Barfuß durch Hiroshima

Von Gerd Riesselmann

Am 6. August 1945 um 8.15 Uhr japanischer Zeit warf der amerikanische Bomber Egola Gay die erste Atombombe, genannt Little Boy, über Hiroshima ab. Keiji Nakazawa war damals sechs Jahre alt und überlebte den Abwurf, obwohl er sich lediglich 1,4 Kilometer vom Zentrum der Detonation entfernt aufhielt.

Nakazawa wurde Comiczeichner und legte 1975 das vierbändige autobiografisch-fiktionale Werk Barfuß durch Hiroshima vor, das die Ereignisse vor und nach dem Abwurf zum Thema hat. Das Werk wird nun erstmals komplett auf Deutsch veröffentlicht.

Schon bei einem flüchtigen Durchblättern der knapp dreihundert Seiten beeindruckt seine grafische Präsentation der Stunden nach der Explosion. Bilder, die einen nicht mehr loslassen: Menschen, die ihre geschmolzene Haut hinter sich her ziehen, apathisch durch die Gegend wanken und bei jedem Schritt auf die Leiber verunstalteter Sterbender treten. Nakazawas Alter Ego Gen muss mit ansehen, wie sein Vater und seine Geschwister bei lebendigem Leib verbrennen, eingeklemmt in den Trümmern ihres Hauses. Und Nakazawa malt es - gnadenlos.

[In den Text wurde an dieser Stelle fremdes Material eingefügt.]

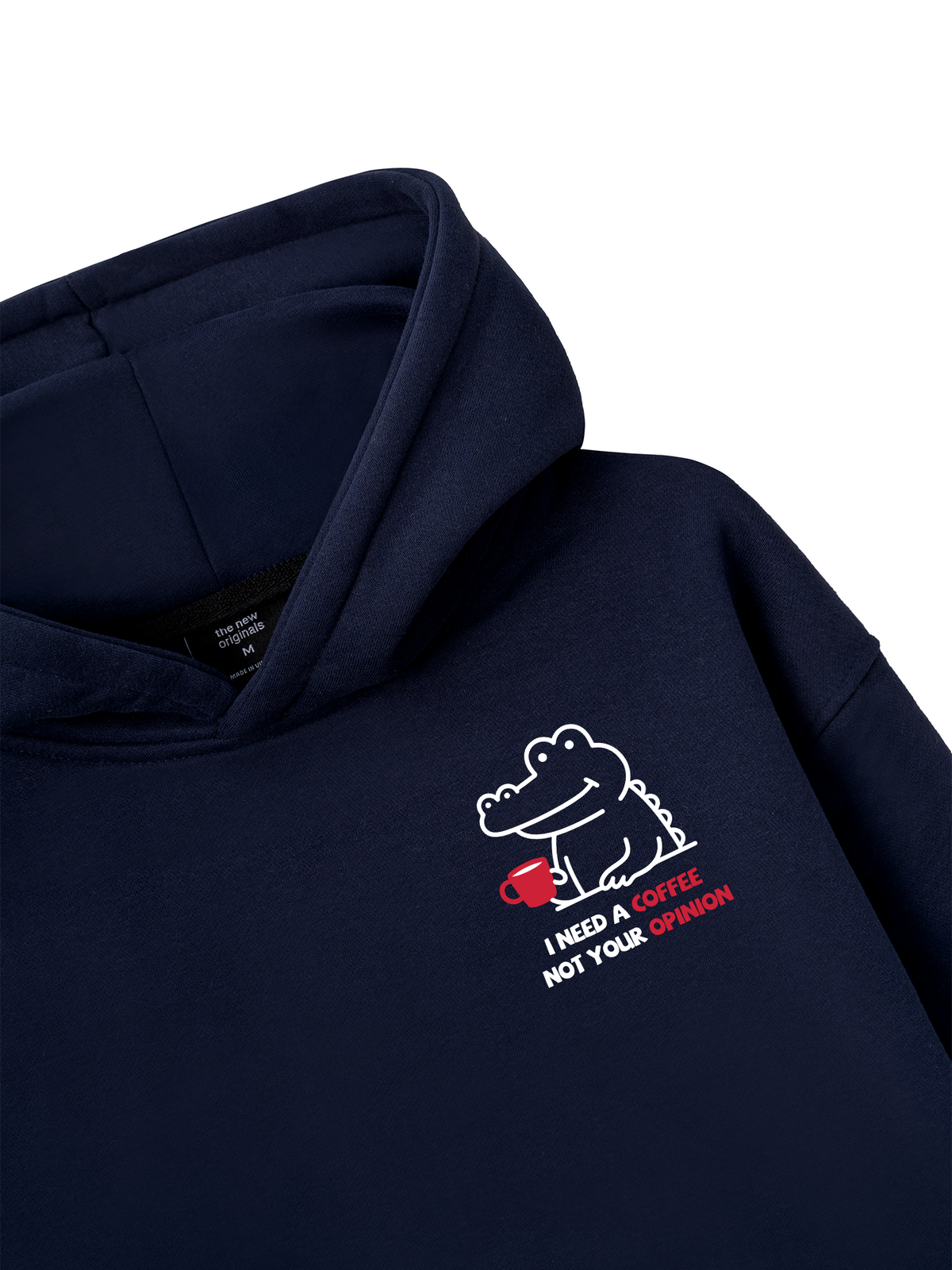 I Need A Coffee Hoodie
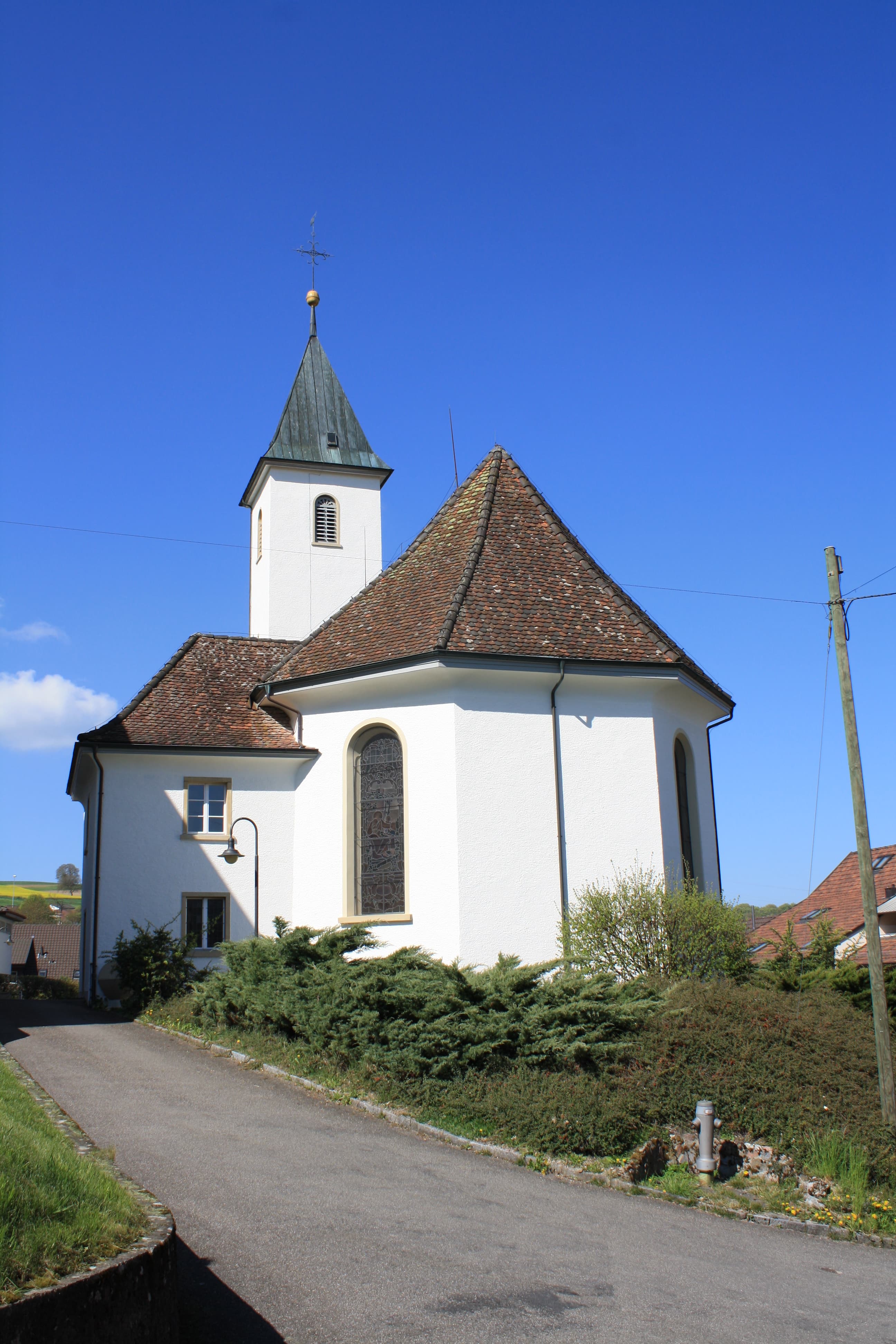 roman catholic parish church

Der vorliegende erste Band beginnt mit einer Darstellung des Alltags im militarisierten faschistischen Japan 1945 und endet kurz nach dem Abwurf der Bombe. Er schildert den Hunger, die alltägliche Gewalt, den Rassismus gegen die koreanischen und chinesischen Kriegsgefangenen. In der militärisch hoffnungslosen Lage 1945 setzt das Militär auf Kamikaze- und Bambuskämpfer, die japanische Bevölkerung zieht mehrheitlich mit. Gens Vater opponiert gegen den Krieg und wird als Verräter eingekerkert; auch die Familie hat unter Repressionen zu leiden. Nakazawa gelingt es hier, anhand prototypischer und autobiografischer Figuren ein eindringliches, kompromissloses Gesellschaftspanorama zu zeichnen.

Keiji Nakazawa: Barfuß durch Hiroshima. Band 1: Kinder des Krieges, Carlsen Verlag, Hamburg 2004, 12 Euro. Band 2 bis 4 erscheinen von Februar bis August 2005.